Lawyers for the New York Times and Daily News, which sued OpenAI for allegedly scraping their work to train AI models without permission, said OpenAI engineers mistakenly deleted data that may have been relevant to the case.
Earlier this fall, OpenAI agreed to provide two virtual machines to lawyers for The Times and Daily News to help them search for copyrighted content in its AI training sets. (A virtual machine is a software-based computer that exists within the operating system of another computer, often used for testing, data backup, and running apps.) In the letter, the publisher’s lawyers say they and the experts they hired incurred expenses. . We searched over 150 hours of OpenAI’s training data since November 1st.
However, OpenAI engineers deleted all of the publisher’s browsing data stored on one of its virtual machines on November 14, according to the aforementioned letter filed late Wednesday in the U.S. District Court for the Southern District of New York.
OpenAI attempted to recover the data and was largely successful. But because the folder structure and file names have been “irretrievably” lost, the recovered data “cannot be used to determine where the articles copied by the news plaintiff were used to build (OpenAI’s) model,” according to the letter. It is said.
“News plaintiffs were forced to rewrite their work from scratch, using significant labor costs and computer processing time,” lawyers for The Times and Daily News wrote. “The News Plaintiff only learned yesterday that the recovered data will not be available and will require an entire week’s worth of expert and attorney work to be done again. That is why this supplemental letter was filed today.”
Plaintiffs’ attorneys made it clear that there was no reason to believe the deletion was intentional. But they said the incident highlights that OpenAI is “best positioned to scan its own data sets” for potentially infringing content using its own tools.
An OpenAI spokesperson declined to provide a statement.
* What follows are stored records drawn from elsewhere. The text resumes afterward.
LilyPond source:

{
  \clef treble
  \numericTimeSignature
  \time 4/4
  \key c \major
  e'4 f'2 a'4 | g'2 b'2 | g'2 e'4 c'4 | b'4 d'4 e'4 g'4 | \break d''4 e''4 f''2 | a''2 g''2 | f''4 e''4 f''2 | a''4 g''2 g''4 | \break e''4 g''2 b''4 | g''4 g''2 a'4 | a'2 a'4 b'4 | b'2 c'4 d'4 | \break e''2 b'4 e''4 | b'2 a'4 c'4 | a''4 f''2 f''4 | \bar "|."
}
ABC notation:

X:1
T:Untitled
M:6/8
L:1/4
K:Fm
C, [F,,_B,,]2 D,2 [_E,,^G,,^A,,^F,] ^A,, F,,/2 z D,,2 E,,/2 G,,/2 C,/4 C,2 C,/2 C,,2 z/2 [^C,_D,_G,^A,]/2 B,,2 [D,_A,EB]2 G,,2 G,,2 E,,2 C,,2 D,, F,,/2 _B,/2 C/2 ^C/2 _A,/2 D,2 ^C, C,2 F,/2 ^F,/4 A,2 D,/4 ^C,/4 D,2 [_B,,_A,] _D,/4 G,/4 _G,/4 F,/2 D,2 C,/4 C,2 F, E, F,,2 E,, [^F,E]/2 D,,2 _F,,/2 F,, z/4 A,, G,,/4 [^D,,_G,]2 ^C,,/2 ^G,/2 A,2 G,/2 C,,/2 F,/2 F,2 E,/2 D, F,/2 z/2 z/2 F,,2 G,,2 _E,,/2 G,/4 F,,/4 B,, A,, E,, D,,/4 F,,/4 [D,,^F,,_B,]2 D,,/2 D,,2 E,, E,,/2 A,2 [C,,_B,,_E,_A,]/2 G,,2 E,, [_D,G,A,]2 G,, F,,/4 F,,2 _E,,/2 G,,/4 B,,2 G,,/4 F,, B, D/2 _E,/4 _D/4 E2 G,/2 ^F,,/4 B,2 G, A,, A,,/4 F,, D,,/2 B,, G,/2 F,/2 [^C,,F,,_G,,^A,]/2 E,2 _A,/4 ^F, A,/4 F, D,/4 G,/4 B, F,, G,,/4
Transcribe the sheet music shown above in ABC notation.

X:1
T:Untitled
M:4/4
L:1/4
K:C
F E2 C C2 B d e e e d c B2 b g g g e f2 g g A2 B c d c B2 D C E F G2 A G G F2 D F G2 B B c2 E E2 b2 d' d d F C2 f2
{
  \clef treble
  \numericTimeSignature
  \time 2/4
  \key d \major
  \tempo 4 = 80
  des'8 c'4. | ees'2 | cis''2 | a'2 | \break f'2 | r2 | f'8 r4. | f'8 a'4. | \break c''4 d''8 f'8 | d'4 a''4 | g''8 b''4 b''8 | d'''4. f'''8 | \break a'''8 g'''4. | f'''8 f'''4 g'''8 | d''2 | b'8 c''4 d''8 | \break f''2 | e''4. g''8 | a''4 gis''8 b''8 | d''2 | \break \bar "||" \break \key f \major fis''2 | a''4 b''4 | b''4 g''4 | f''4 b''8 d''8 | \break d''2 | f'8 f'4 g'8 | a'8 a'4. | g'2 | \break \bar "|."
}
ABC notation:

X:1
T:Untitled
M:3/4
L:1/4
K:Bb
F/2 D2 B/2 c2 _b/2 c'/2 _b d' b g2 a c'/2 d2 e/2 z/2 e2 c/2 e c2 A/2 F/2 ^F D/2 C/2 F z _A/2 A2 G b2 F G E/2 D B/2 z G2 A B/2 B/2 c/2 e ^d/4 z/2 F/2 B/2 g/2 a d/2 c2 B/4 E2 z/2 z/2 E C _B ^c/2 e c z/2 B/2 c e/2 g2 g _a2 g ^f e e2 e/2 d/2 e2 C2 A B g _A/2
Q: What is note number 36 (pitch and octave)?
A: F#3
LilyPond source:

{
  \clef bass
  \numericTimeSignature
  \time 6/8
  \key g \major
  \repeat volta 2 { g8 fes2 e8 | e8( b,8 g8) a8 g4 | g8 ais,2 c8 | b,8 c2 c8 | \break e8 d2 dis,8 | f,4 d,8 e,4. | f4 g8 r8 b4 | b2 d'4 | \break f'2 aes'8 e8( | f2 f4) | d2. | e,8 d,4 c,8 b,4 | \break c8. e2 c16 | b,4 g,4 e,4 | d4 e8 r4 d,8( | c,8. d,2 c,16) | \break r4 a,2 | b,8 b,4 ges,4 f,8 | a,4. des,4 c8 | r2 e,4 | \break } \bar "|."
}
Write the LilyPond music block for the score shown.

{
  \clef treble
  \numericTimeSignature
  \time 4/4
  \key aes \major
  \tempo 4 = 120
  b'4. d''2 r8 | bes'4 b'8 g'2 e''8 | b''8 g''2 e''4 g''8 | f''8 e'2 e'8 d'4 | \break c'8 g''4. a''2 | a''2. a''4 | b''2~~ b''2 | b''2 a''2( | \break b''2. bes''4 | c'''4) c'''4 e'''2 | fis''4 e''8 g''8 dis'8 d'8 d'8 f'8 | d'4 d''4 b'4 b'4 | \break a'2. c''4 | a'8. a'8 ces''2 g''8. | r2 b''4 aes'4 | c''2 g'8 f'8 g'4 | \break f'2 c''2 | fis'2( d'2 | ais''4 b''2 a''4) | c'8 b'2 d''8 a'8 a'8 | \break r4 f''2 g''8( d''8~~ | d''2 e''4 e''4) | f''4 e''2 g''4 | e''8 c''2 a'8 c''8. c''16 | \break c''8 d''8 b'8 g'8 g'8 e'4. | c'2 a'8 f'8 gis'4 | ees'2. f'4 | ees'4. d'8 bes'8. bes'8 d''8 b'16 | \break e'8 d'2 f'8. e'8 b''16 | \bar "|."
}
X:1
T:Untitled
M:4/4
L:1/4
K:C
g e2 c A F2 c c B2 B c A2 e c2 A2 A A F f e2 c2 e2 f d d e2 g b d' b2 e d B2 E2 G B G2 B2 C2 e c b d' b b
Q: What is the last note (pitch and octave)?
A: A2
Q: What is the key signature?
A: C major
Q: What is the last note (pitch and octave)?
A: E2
But late Friday, Nov. 22, OpenAI’s lawyers filed a response to a letter sent Wednesday by lawyers for The Times and Daily News. In response, OpenAI’s lawyers explicitly denied that OpenAI deleted the evidence and instead suggested that the plaintiffs were responsible for system configuration errors that led to the technical issues.
“Plaintiffs requested a configuration change to one of several machines provided by OpenAI to retrieve training datasets,” OpenAI’s attorneys wrote. “However, implementing the changes requested by the plaintiff removed the folder structure and some file names from one hard drive, the drive that was supposed to be used as a temporary cache. In any case, there is no reason to think any files would have been corrupted. In fact, they were lost. .”
In this and other cases, OpenAI has argued that its training models using publicly available data, including articles from The Times and Daily News, were fair use. That means that when it comes to creating models like GPT-4o, which generate human-sounding text by “learning” from billions of examples of e-books, essays, etc., OpenAI believes it doesn’t have to license or pay for them. Yes – even if you make money with that model.
That said, OpenAI has signed licensing deals with a growing number of new publishers, including the Associated Press, Business Insider owner Axel Springer, the Financial Times, People parent company Dotdash Meredith and News Corp. OpenAI rejected these terms. The deals are public, but one content partner, Dotdash, reportedly receives at least $16 million per year.
OpenAI has neither confirmed nor denied that it trained its AI systems on specific copyrighted works without permission.
Update: Added OpenAI’s response to the claims.